What the exercise asks ->
Please write out every line of the records below as a JSON list of strings, one string per line, leaving out blank lines.
# # #
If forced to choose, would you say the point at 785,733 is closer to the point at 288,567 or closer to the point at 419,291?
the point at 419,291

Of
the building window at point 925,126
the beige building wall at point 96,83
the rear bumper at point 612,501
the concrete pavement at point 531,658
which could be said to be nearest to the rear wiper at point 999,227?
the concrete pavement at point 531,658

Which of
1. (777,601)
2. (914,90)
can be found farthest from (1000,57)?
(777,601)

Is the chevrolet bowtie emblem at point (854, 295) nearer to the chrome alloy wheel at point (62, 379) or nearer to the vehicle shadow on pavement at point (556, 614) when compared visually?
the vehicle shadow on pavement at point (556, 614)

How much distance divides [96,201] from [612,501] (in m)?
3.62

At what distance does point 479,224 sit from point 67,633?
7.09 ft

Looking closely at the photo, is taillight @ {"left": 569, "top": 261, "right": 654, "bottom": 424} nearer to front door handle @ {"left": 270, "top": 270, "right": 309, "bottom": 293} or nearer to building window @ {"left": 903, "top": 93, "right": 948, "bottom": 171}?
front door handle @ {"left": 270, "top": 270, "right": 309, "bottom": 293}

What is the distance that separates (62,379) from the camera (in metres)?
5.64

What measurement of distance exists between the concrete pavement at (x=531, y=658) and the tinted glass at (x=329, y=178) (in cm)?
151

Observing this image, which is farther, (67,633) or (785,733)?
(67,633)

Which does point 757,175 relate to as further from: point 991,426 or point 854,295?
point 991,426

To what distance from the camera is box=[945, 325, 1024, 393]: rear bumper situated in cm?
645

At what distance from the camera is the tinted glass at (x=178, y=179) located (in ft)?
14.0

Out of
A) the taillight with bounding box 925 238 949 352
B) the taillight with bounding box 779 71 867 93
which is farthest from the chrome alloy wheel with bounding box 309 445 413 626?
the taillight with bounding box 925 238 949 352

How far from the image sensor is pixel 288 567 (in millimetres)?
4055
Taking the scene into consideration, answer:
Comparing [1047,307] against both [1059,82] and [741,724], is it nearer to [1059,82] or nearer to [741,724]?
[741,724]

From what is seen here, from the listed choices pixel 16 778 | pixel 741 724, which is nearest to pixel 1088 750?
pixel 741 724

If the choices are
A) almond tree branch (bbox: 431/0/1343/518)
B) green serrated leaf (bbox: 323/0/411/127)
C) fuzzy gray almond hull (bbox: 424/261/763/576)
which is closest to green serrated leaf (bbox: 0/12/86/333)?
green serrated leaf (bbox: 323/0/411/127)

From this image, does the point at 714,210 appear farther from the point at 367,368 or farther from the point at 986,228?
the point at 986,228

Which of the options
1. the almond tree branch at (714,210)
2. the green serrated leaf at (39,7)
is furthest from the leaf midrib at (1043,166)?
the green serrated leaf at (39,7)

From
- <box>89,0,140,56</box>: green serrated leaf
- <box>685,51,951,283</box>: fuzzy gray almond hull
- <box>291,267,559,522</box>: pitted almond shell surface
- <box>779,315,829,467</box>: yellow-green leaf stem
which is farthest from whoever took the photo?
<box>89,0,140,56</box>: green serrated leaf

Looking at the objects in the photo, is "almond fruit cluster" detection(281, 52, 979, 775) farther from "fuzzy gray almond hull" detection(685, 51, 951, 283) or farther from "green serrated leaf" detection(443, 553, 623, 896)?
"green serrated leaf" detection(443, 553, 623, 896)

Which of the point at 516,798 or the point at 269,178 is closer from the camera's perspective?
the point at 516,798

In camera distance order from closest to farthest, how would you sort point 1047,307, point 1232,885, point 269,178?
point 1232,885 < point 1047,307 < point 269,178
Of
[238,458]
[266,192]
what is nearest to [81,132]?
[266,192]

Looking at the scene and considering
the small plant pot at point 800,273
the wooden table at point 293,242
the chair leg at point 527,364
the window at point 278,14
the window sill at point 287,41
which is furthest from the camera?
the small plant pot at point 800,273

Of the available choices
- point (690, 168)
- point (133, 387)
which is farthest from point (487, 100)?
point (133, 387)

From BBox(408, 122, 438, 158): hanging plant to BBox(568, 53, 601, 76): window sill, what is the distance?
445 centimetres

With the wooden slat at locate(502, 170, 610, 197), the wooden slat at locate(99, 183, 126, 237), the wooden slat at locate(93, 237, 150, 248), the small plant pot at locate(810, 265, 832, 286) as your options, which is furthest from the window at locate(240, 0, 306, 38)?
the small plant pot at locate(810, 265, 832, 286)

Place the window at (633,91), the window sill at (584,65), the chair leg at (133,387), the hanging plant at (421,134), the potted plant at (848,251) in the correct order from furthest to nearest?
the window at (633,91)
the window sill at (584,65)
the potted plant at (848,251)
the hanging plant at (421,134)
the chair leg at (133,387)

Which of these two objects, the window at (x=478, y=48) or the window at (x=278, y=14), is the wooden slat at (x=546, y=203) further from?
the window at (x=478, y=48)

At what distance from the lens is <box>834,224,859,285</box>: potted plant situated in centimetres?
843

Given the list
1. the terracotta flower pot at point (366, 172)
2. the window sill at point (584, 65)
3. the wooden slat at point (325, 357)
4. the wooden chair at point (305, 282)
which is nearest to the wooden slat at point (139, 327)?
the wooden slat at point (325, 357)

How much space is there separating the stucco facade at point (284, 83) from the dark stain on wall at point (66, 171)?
# # #
Reply to the exercise ->
[
  "If forced to choose, would you say the point at 785,733 is closer to the point at 288,567 or closer to the point at 419,291?",
  "the point at 419,291",
  "Of",
  "the building window at point 925,126",
  "the beige building wall at point 96,83",
  "the rear bumper at point 612,501",
  "the concrete pavement at point 531,658",
  "which could be said to be nearest to the rear wiper at point 999,227?",
  "the concrete pavement at point 531,658",
  "Which of",
  "1. (777,601)",
  "2. (914,90)",
  "can be found farthest from (1000,57)?",
  "(777,601)",
  "Is the chevrolet bowtie emblem at point (854, 295) nearer to the chrome alloy wheel at point (62, 379) or nearer to the vehicle shadow on pavement at point (556, 614) when compared visually?",
  "the vehicle shadow on pavement at point (556, 614)",
  "How much distance divides [96,201] from [612,501] (in m)?",
  "3.62",
  "At what distance does point 479,224 sit from point 67,633?",
  "7.09 ft",
  "Looking closely at the photo, is taillight @ {\"left\": 569, \"top\": 261, \"right\": 654, \"bottom\": 424} nearer to front door handle @ {\"left\": 270, \"top\": 270, \"right\": 309, \"bottom\": 293} or nearer to building window @ {\"left\": 903, \"top\": 93, \"right\": 948, \"bottom\": 171}?",
  "front door handle @ {\"left\": 270, \"top\": 270, \"right\": 309, \"bottom\": 293}",
  "What is the distance that separates (62,379) from the camera (in metres)?",
  "5.64",
  "What measurement of distance exists between the concrete pavement at (x=531, y=658) and the tinted glass at (x=329, y=178) (in cm)?",
  "151",
  "Observing this image, which is farther, (67,633) or (785,733)?",
  "(67,633)",
  "Which does point 757,175 relate to as further from: point 991,426 or point 854,295?",
  "point 991,426",
  "To what distance from the camera is box=[945, 325, 1024, 393]: rear bumper situated in cm?",
  "645",
  "At what distance from the camera is the tinted glass at (x=178, y=179) located (in ft)?",
  "14.0",
  "Out of",
  "A) the taillight with bounding box 925 238 949 352",
  "B) the taillight with bounding box 779 71 867 93",
  "which is farthest from the chrome alloy wheel with bounding box 309 445 413 626?",
  "the taillight with bounding box 925 238 949 352",
  "How far from the image sensor is pixel 288 567 (in millimetres)?",
  "4055",
  "Taking the scene into consideration, answer:",
  "Comparing [1047,307] against both [1059,82] and [741,724], is it nearer to [1059,82] or nearer to [741,724]?",
  "[741,724]",
  "From what is seen here, from the listed choices pixel 16 778 | pixel 741 724, which is nearest to pixel 1088 750?",
  "pixel 741 724",
  "If the choices are",
  "A) almond tree branch (bbox: 431/0/1343/518)",
  "B) green serrated leaf (bbox: 323/0/411/127)",
  "C) fuzzy gray almond hull (bbox: 424/261/763/576)",
  "which is closest to green serrated leaf (bbox: 0/12/86/333)?",
  "green serrated leaf (bbox: 323/0/411/127)",
  "From this image, does the point at 714,210 appear farther from the point at 367,368 or farther from the point at 986,228?",
  "the point at 986,228",
  "Which of the options",
  "1. the almond tree branch at (714,210)",
  "2. the green serrated leaf at (39,7)",
  "is furthest from the leaf midrib at (1043,166)?",
  "the green serrated leaf at (39,7)",
  "From",
  "- <box>89,0,140,56</box>: green serrated leaf",
  "- <box>685,51,951,283</box>: fuzzy gray almond hull",
  "- <box>291,267,559,522</box>: pitted almond shell surface",
  "- <box>779,315,829,467</box>: yellow-green leaf stem",
  "which is farthest from whoever took the photo?",
  "<box>89,0,140,56</box>: green serrated leaf",
  "Looking at the objects in the photo, is \"almond fruit cluster\" detection(281, 52, 979, 775) farther from \"fuzzy gray almond hull\" detection(685, 51, 951, 283) or farther from \"green serrated leaf\" detection(443, 553, 623, 896)?",
  "\"green serrated leaf\" detection(443, 553, 623, 896)",
  "Which of the point at 516,798 or the point at 269,178 is closer from the camera's perspective?",
  "the point at 516,798",
  "In camera distance order from closest to farthest, how would you sort point 1047,307, point 1232,885, point 269,178?",
  "point 1232,885 < point 1047,307 < point 269,178",
  "Of",
  "[238,458]",
  "[266,192]",
  "what is nearest to [81,132]?",
  "[266,192]",
  "Looking at the scene and considering",
  "the small plant pot at point 800,273",
  "the wooden table at point 293,242",
  "the chair leg at point 527,364",
  "the window at point 278,14",
  "the window sill at point 287,41",
  "which is furthest from the camera?",
  "the small plant pot at point 800,273",
  "Of the available choices",
  "- point (690, 168)",
  "- point (133, 387)",
  "which is farthest from point (487, 100)?",
  "point (133, 387)",
  "From BBox(408, 122, 438, 158): hanging plant to BBox(568, 53, 601, 76): window sill, what is the distance?",
  "445 centimetres",
  "With the wooden slat at locate(502, 170, 610, 197), the wooden slat at locate(99, 183, 126, 237), the wooden slat at locate(93, 237, 150, 248), the small plant pot at locate(810, 265, 832, 286) as your options, which is furthest from the window at locate(240, 0, 306, 38)?",
  "the small plant pot at locate(810, 265, 832, 286)",
  "Place the window at (633,91), the window sill at (584,65), the chair leg at (133,387), the hanging plant at (421,134), the potted plant at (848,251) in the correct order from furthest to nearest?",
  "the window at (633,91)",
  "the window sill at (584,65)",
  "the potted plant at (848,251)",
  "the hanging plant at (421,134)",
  "the chair leg at (133,387)",
  "Which of these two objects, the window at (x=478, y=48) or the window at (x=278, y=14), is the wooden slat at (x=546, y=203) further from?",
  "the window at (x=478, y=48)",
  "At what distance from the lens is <box>834,224,859,285</box>: potted plant situated in centimetres?",
  "843",
  "Given the list",
  "1. the terracotta flower pot at point (366, 172)",
  "2. the window sill at point (584, 65)",
  "3. the wooden slat at point (325, 357)",
  "4. the wooden chair at point (305, 282)",
  "which is nearest to the wooden slat at point (139, 327)?",
  "the wooden slat at point (325, 357)",
  "How much space is there separating the stucco facade at point (284, 83) from the dark stain on wall at point (66, 171)?"
]